Hauptmenu

welcome@healthcare - Koordinierungsstelle für Geflüchtete in Pflege- und Gesundheitsfachberufen NRW

Healthcare NRW
© fstop123 iStockphoto

Der Startschuss ist gesetzt

Die Koordinierungsstelle „welcome@healthcare“ hat im November 2016 offiziell ihre Arbeit aufgenommen. Ein wesentlicher Arbeitsschwerpunkt der Koordinierungsstelle ist, Akteurinnen und Akteure im Pflege- und Gesundheitssektor bei der Ansprache, der Gewinnung und der Qualifizierung von geflüchteten Menschen für die unterschiedlichen Fachberufe zu unterstützen. 

Hintergrund des Projektes

Zur Sicherung der Fachkräfte sind vielfältige Anstrengungen notwendig. Die Akteurinnen und Akteure im Pflege- und Gesundheitsbereich sind gefordert neue Zielgruppen für eine Betätigung in diesem Feld zu gewinnen. Die Zielgruppe des Projektes sind geflüchtete Menschen. Im Zuge der weltweiten Flüchtlingsbewegung haben rund eine Million Menschen den Weg nach Deutschland gefunden. Viele sehen ihre Zukunft in der neuen Heimat, und damit ist ihr Wunsch und Wille in der Gesellschaft Fuß zu fassen besonders ausgeprägt. Es handelt sich um eine sehr heterogene Menschengruppe mit Blick auf ihre soziodemografischen Merkmale, welche ein enormes Potential für unsere Gesellschaft darstellt. 

Projektbeteiligte – Wer macht was und warum?

Das Ministerium für Gesundheit, Emanzipation, Pflege und Alter des Landes Nordrhein-Westfalen (MGEPA NRW) hat die unterschiedlichen Handlungsbedarfe erkannt und die Landesarbeitsgemeinschaft der Freien Wohlfahrtspflege Nordrhein-Westfalen (LAG NRW) mit der Einrichtung der Koordinierungsstelle beauftragt. Federführend für die LAG übernimmt der Paritätische NRW die inhaltliche und organisatorische Umsetzung. Die Paritätische Akademie NRW führt das Projekt durch.  Die Steuerungsgruppe und der Beirat begleiten die Koordinierungsstelle fachlich, so dass eine vielfältige Expertise teilweise beratend und teilweise aktiv an der strategischen und operativen Ausrichtung beteiligt ist.

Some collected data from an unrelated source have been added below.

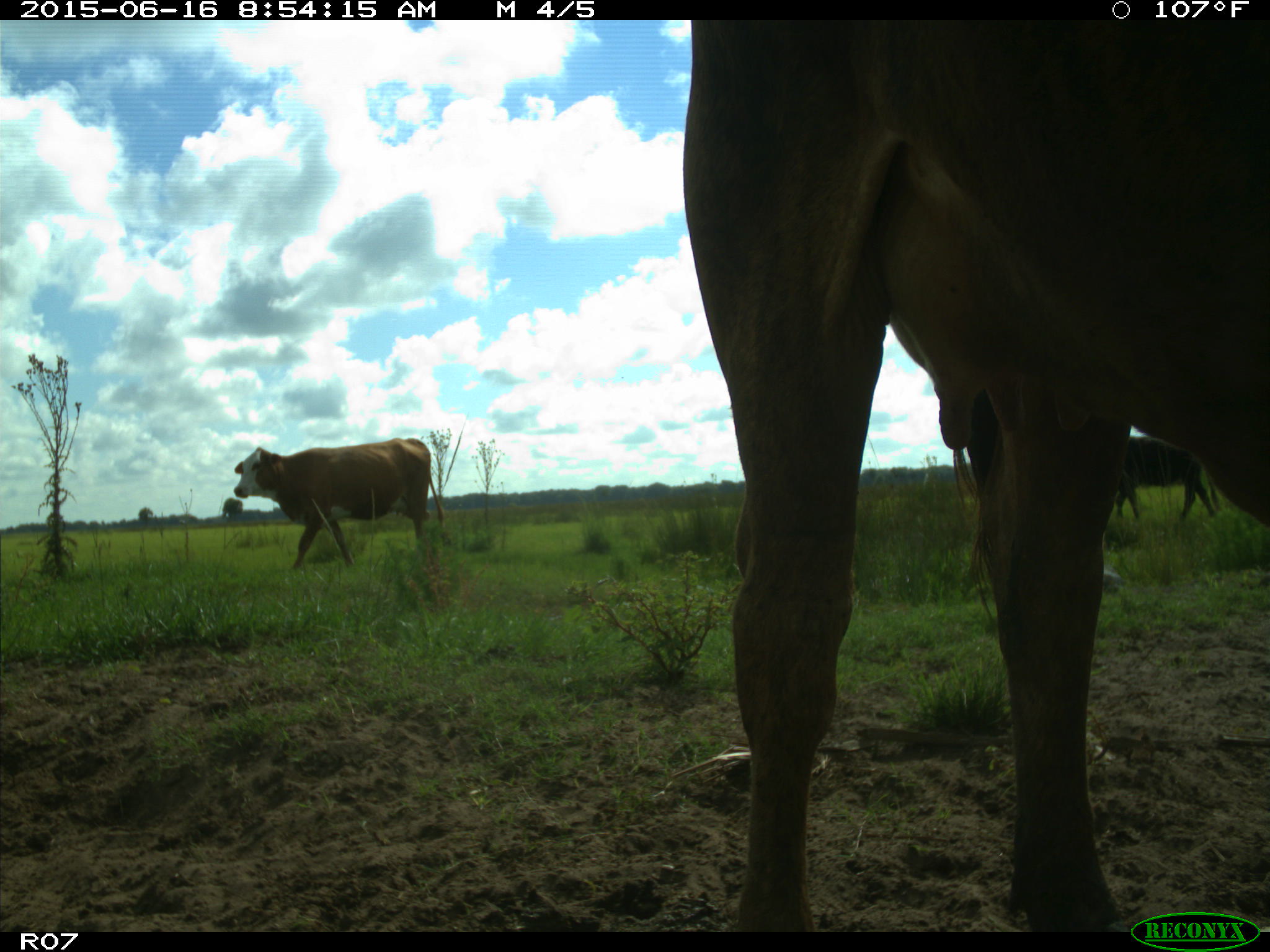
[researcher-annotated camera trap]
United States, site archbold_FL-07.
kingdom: Animalia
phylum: Chordata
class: Mammalia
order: Artiodactyla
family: Bovidae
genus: Bos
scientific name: Bos taurus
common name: domestic cow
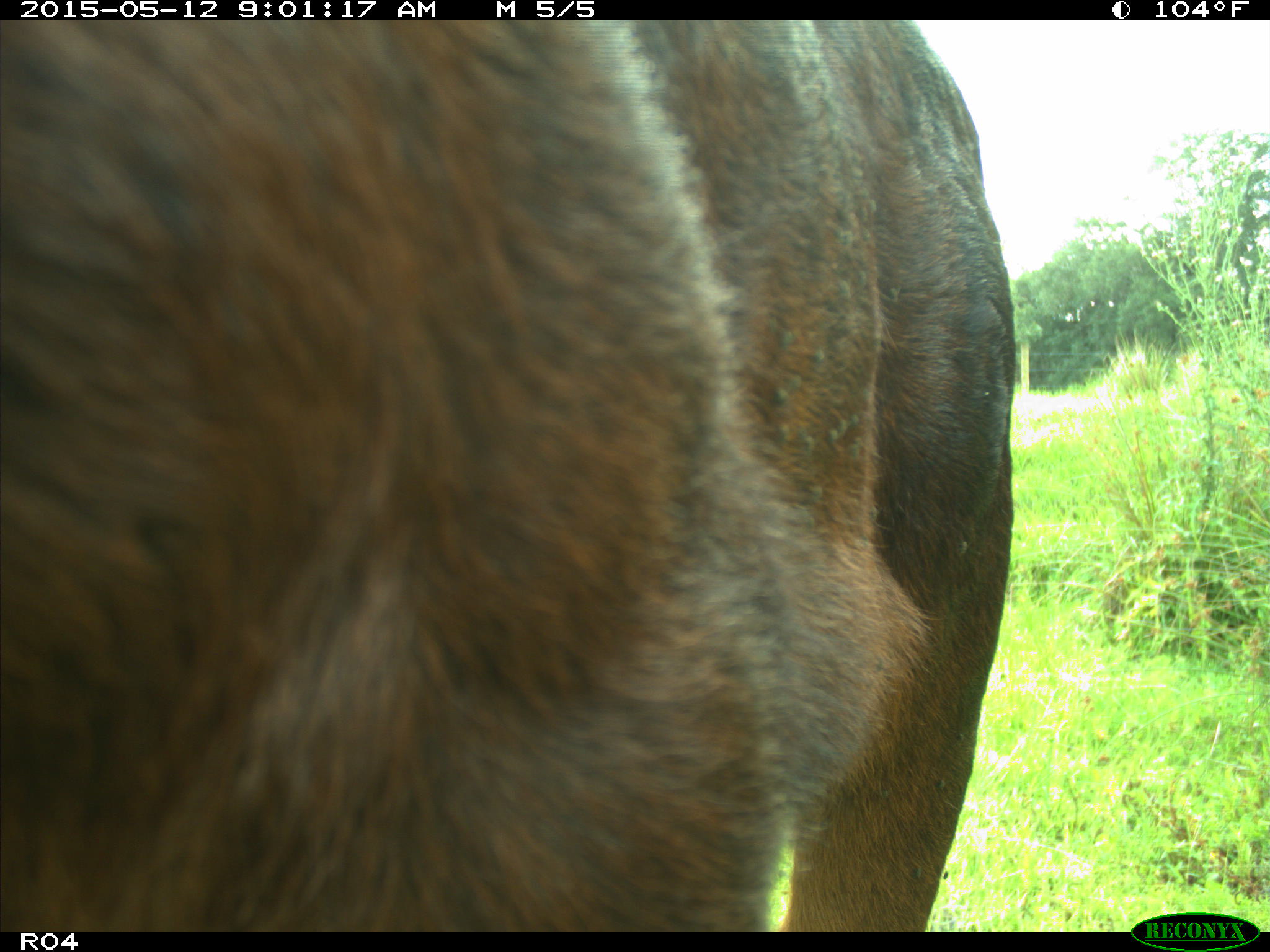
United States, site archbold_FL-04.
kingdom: Animalia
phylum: Chordata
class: Mammalia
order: Artiodactyla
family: Bovidae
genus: Bos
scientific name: Bos taurus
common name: domestic cow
Bos taurus (domestic cow).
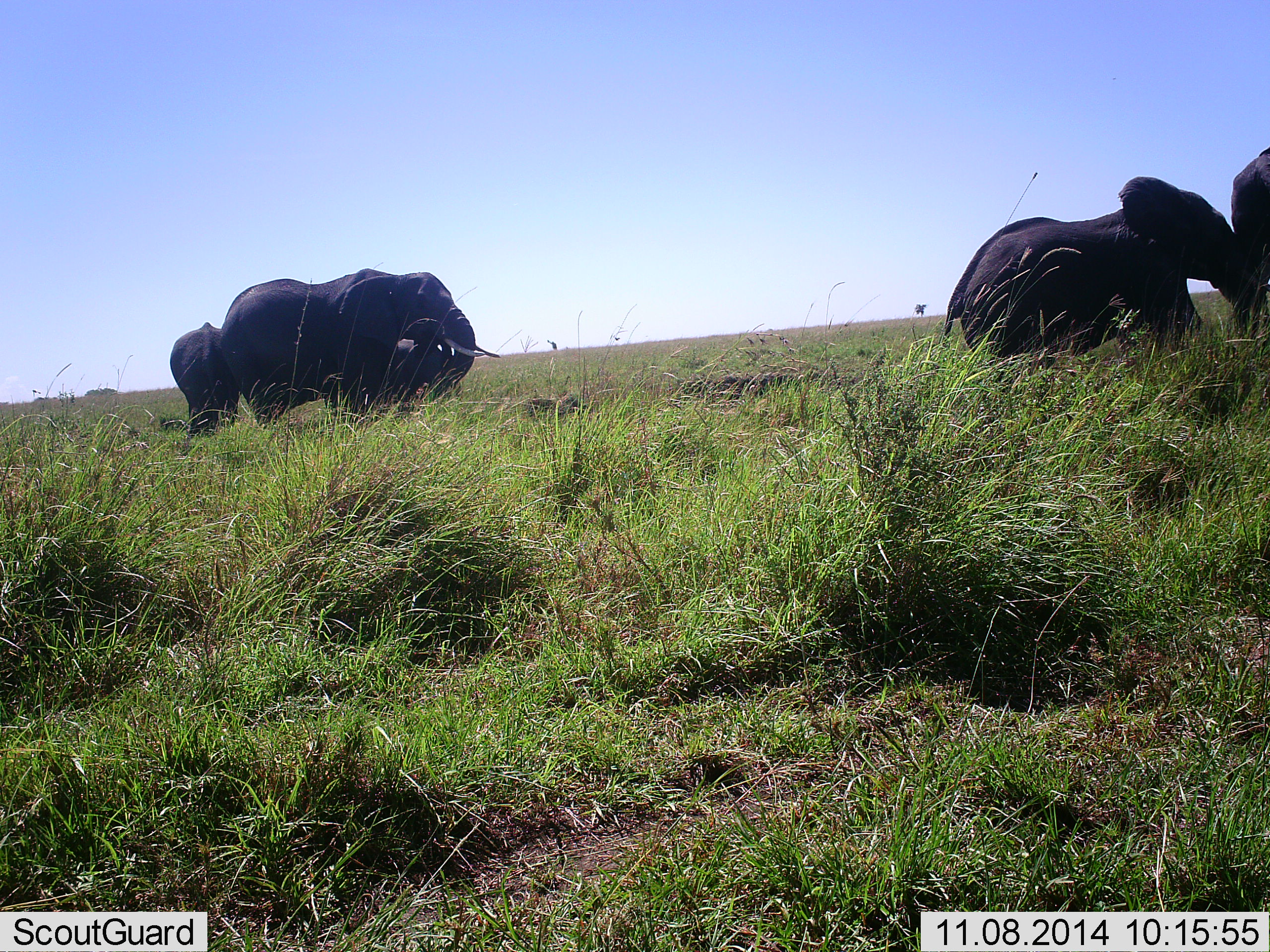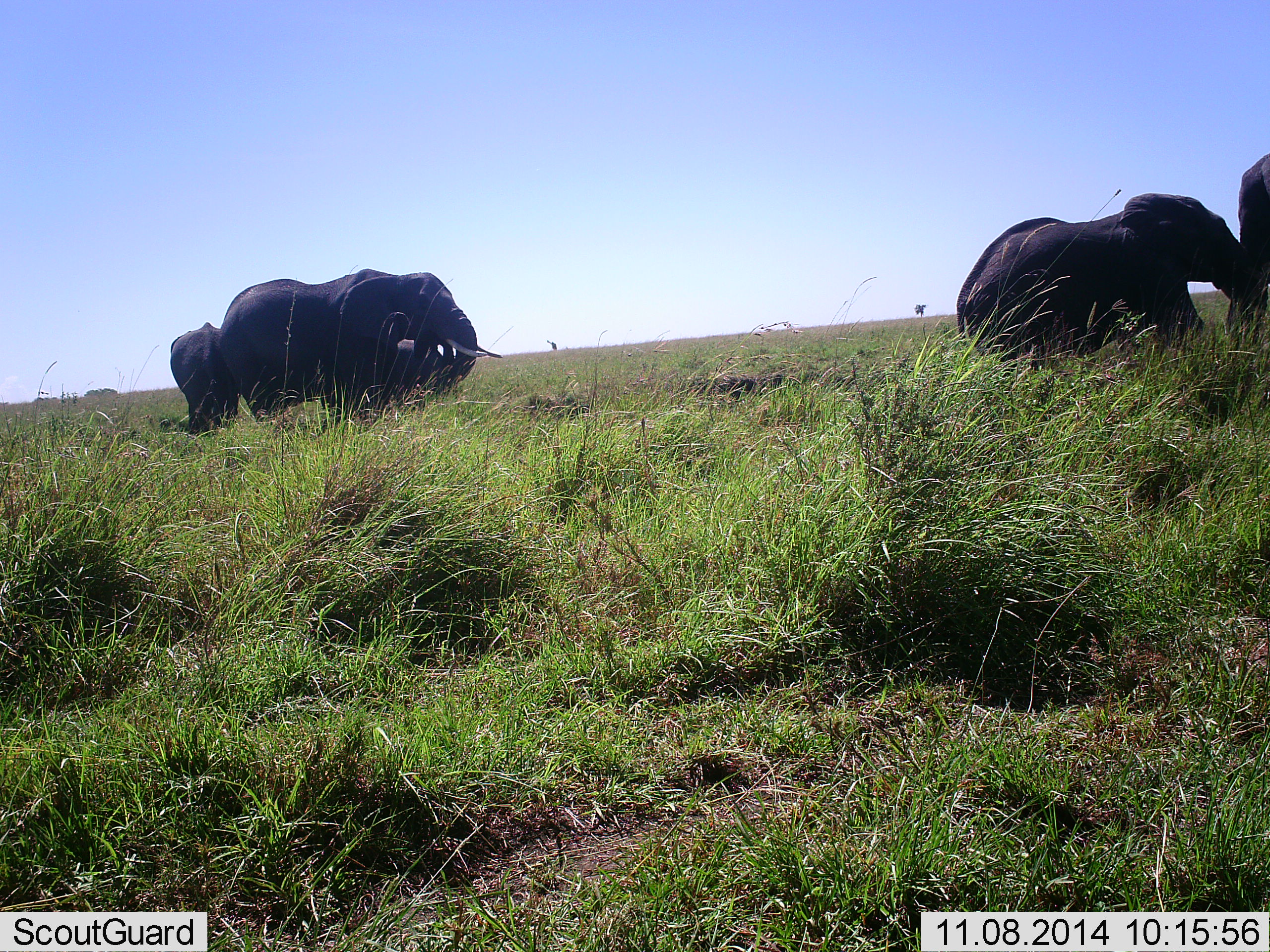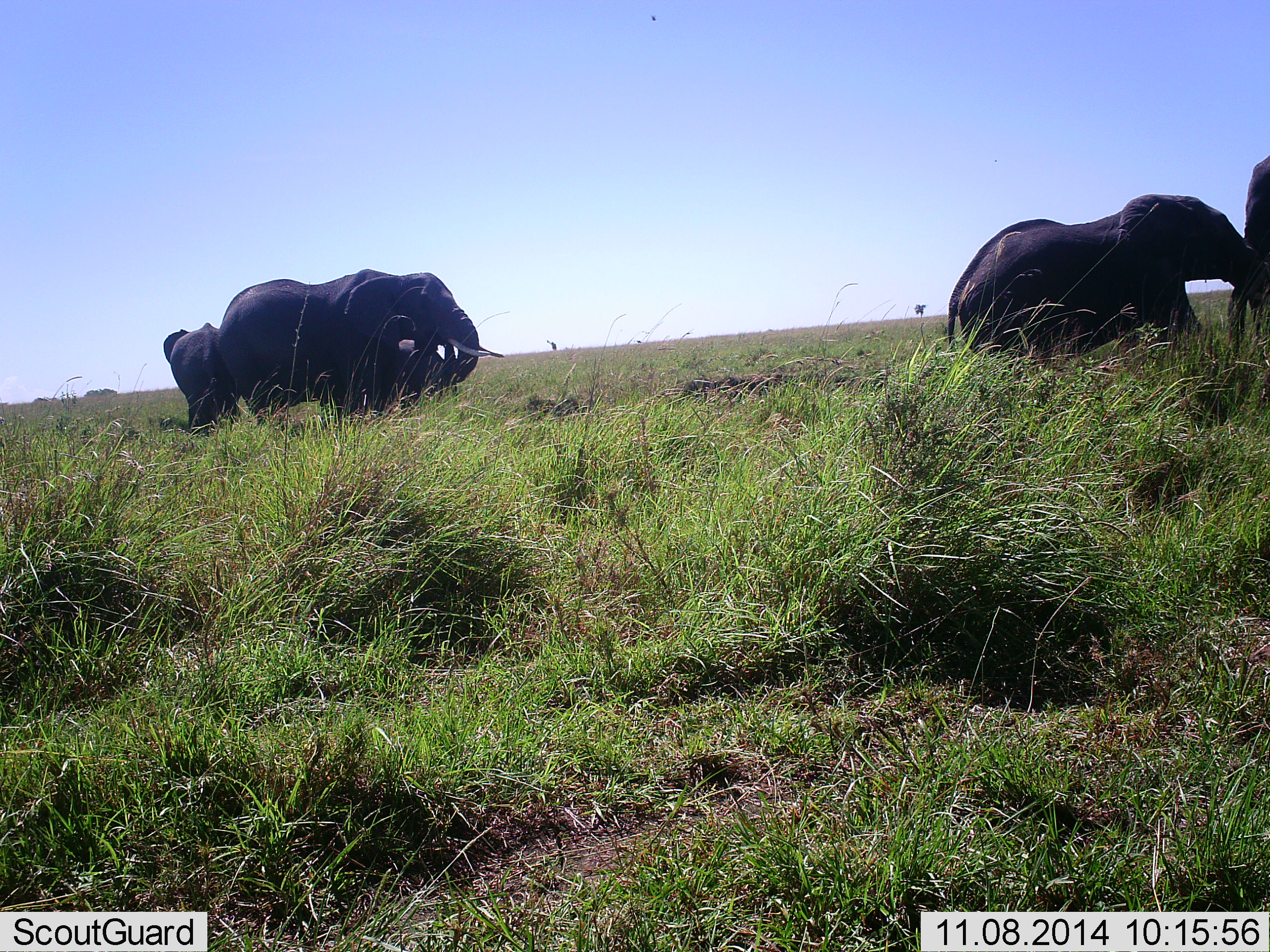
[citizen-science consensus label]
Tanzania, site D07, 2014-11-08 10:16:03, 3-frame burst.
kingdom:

Ziele und Aufgaben der Koordinierungsstelle

Ein zentrales Ziel der Koordinierungsstelle ist es, geflüchtete Menschen für das Arbeitsfeld Pflege- und Gesundheitsfachberufe zu gewinnen und zu qualifizieren. Um den Spagat zwischen den Anforderungen der Fachberufe und den Spezifika der Zielgruppe zu schlagen, werden Qualifizierungs- und Kompetenzfeststellungsverfahren entwickelt und bereitgestellt. Letztendlich geht es darum Standards für Integrations- und Ausbildungsprozesse im Pflege- und Gesundheitssektor zu etablieren, welche ggf. auch für andere Zielgruppen angepasst werden können – angefangen bei der ersten Interessensbekundung bis zum Start der Ausbildung. 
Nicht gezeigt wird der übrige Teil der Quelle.